During the class of February 16th, the kids finished up their coffee filter butterflies and also make some paper bag trees. Before starting the paper bag trees, I read The Great Kapok Tree which is a book about a man chopping down a huge Kapok tree that housed many different animals. Throughout the book, various animals came down to the man to tell him why he shouldn’t chop the tree down. The importance of the forest and trees was stressed and the basics of an ecosystem were touched upon. I asked the kids to recite why the big tree was so important.
After that, we started to make a paper bag tree, which was really fun because it was very hands on. The kids did well with listening but did struggle a little bit with the complexity of twisting the paper tight enough without ripping it.
Overall, this was the best class we’ve had so far. The kids are a lot more responsive and actually remember my name! Their enthusiasm is contagious and the insight they provide is surprisingly.. insightful. They are quite the bright bunch of kiddos and I am so happy with all of the progress they are making!
How to make the paper bag tree:
First, you will need scissors, brown paper lunch bags, glue, and tissue paper or torn up pieces of construction paper (green, yellow, orange, brown). Here are the steps in making the tree itself:
- With the bag still folded and flat, cut from the top of the bag (the side which it opens) two inch sections that run half way down the bag towards the bottom.
- Next, open the bag so that the cut strips are at the top and the bottom retains its rectangular shape.
- Using both hands, twist the middle of the bag so that the middle becomes the trunk of the tree.
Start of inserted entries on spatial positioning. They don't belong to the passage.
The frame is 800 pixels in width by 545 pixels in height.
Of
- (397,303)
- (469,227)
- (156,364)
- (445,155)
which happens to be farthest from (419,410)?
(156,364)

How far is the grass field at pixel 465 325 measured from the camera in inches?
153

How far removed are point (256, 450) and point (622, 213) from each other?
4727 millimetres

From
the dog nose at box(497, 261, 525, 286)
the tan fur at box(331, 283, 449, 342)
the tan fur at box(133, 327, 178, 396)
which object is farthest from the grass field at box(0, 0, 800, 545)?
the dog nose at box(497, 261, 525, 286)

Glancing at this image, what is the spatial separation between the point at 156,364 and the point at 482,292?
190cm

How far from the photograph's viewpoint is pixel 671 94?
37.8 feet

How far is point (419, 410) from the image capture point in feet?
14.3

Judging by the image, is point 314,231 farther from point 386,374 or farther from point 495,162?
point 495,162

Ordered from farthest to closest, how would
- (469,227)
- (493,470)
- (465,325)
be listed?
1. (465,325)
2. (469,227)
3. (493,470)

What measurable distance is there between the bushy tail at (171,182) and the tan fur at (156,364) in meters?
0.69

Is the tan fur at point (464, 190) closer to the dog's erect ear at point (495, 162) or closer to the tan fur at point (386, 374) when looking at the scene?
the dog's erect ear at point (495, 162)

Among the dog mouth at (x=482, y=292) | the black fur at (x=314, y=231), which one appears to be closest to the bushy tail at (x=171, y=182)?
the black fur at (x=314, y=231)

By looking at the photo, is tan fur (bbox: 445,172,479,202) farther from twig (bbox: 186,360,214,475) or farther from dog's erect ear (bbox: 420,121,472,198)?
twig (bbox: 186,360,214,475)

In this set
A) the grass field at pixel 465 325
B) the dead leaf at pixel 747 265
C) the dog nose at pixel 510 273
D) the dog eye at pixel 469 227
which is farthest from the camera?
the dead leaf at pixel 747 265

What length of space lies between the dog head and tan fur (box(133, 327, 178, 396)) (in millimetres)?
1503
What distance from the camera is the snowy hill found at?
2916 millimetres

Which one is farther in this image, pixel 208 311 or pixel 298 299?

Let the bottom of the bag be where the roots are and the top where it is cut, the branches.
- Using two of the cut strips, twist them together to create branches.
- You may have to twist certain parts of the tree tighter than others
- Have the kids glue the tissue paper or construction paper to the branches
After this craft, it would be useful to go over the parts of the tree and ask the kids what season their tree is in according to the colors of the leaves they glued on.